El kapak se sobresaltó y su mandíbula de reptil, provista de colmillos, se abrió por la sorpresa. Demasiado lejos para oír, el bozak preguntó:
—¿Qué ha dicho?
—¡Éste no es un gully vulgar y corriente! —gruñó el kapak zarandeando a Ayuy con más fuerza si cabe que antes. Los dientes de Ayuy repiquetearon como unas castañuelas.
—¿Qué ha dicho? —volvió a preguntó el bozak.
—Que no hablará —respondió el otro draconiano sin dejar de zarandear a Ayuy.
—Entonces átalo. Nos lo llevaremos con nosotros a la montaña para… seguir interrogándolo —ordenó el bozak—. Si Gunthar sospechaba algo y hablo de ello con el gully, tenemos que saber qué le dijo para poder avisar a los otros. Destruid todos los caminos que conducen a la montaña. Ésta es la cuarta ley de Iulus. No puede haber ninguna pista que nos señale a nosotros y a quien nos contrató. Así es como debe ser: sin trazas ni testigos.
El kapak enfundó la daga a regañadientes y soltó una vuelta de una delgada cuerda que llevaba al cinto, sin dejar de sostener a Ayuy en vilo. Mientras, el bozak examinaba por última vez la zona para asegurarse de que no quedaba ninguna huella draconiana en la blanda tierra del bosque. Ayuy gimoteó débilmente, un poco aturdido por las sacudidas, y parpadeó, de pronto alerta y en silencio. Se oyó el crujir de unas cuantas hojas, como si una brisa invisible las agitara. El kapak se detuvo y husmeó el aire con la lengua.

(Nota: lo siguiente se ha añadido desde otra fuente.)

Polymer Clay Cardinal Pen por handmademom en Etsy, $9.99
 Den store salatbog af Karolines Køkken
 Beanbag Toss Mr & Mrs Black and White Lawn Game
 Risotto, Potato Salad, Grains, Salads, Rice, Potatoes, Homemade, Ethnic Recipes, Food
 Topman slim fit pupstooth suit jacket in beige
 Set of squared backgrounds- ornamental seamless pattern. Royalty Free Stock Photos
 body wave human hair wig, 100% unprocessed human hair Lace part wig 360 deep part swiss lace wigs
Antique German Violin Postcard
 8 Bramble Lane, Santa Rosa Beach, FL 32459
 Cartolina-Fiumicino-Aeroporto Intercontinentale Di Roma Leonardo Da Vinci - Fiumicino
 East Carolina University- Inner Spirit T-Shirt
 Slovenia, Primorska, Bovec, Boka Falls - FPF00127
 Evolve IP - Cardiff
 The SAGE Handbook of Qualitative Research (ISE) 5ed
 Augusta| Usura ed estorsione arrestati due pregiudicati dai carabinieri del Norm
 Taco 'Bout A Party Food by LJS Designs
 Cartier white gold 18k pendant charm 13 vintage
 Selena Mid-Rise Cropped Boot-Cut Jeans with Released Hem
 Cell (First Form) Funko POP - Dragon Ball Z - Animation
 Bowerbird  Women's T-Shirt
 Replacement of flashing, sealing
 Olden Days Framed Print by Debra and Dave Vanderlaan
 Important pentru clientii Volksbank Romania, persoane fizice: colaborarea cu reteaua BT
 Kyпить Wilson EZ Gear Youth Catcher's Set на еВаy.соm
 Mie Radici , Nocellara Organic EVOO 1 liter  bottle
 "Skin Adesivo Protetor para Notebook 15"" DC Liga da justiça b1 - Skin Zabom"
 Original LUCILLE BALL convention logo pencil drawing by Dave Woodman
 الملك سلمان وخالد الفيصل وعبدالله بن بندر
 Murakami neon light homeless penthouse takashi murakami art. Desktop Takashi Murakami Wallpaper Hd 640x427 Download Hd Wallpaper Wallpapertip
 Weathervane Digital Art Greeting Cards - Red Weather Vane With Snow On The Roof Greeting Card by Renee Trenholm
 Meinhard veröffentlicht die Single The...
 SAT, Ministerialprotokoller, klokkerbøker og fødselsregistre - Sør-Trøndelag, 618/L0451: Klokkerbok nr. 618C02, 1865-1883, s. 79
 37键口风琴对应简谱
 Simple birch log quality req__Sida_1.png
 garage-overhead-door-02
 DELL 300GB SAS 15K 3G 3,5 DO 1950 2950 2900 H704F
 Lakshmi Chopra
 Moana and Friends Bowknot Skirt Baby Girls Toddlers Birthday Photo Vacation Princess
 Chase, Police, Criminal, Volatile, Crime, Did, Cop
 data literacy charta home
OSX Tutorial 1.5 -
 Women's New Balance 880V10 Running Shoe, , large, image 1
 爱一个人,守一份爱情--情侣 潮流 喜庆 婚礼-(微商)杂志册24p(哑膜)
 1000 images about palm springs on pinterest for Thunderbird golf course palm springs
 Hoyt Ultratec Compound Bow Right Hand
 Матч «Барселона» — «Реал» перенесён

De la densa maleza que crecía justo al lado de la vereda surgió una gran forma gris y borrosa. El kapak lanzó un grito de dolor y soltó a Ayuy, que cayó de cabeza. El gully rodó y se puso de pie; se llevó las manos a la dolorida calva con una mueca y gritó excitado:
—¡Milisant!
La perra tenía bien agarrada la cola del kapak y la sacudía como si fuera una serpiente, al tiempo que emitía un profundo gruñido gutural. Decía mucho de su fuerza y su ira que fuera capaz de zarandear al draconiano, que no cesaba de gritar, como un gnomo cuyos tirantes hubieran quedado atrapados en su propia máquina. El reptiliano cayó y empezó a patear y a clavar sus garras en la tierra del bosque, tratando de levantarse, y arruinando así todo el trabajo del bozak, que tanto se había esmerado para no dejar huellas.
Con un gruñido de rabia animal el bozak se lanzó a la refriega, pero volvió a brincar, esta vez de dolor, al recibir unas cuantas mordeduras en la mano. Milisant huyó con una voltereta y un agudo ladrido de victoria, seguida a todo correr por el gully. Los draconianos miraron, perplejos, el bosque y empezaron a echarse la culpa mutuamente.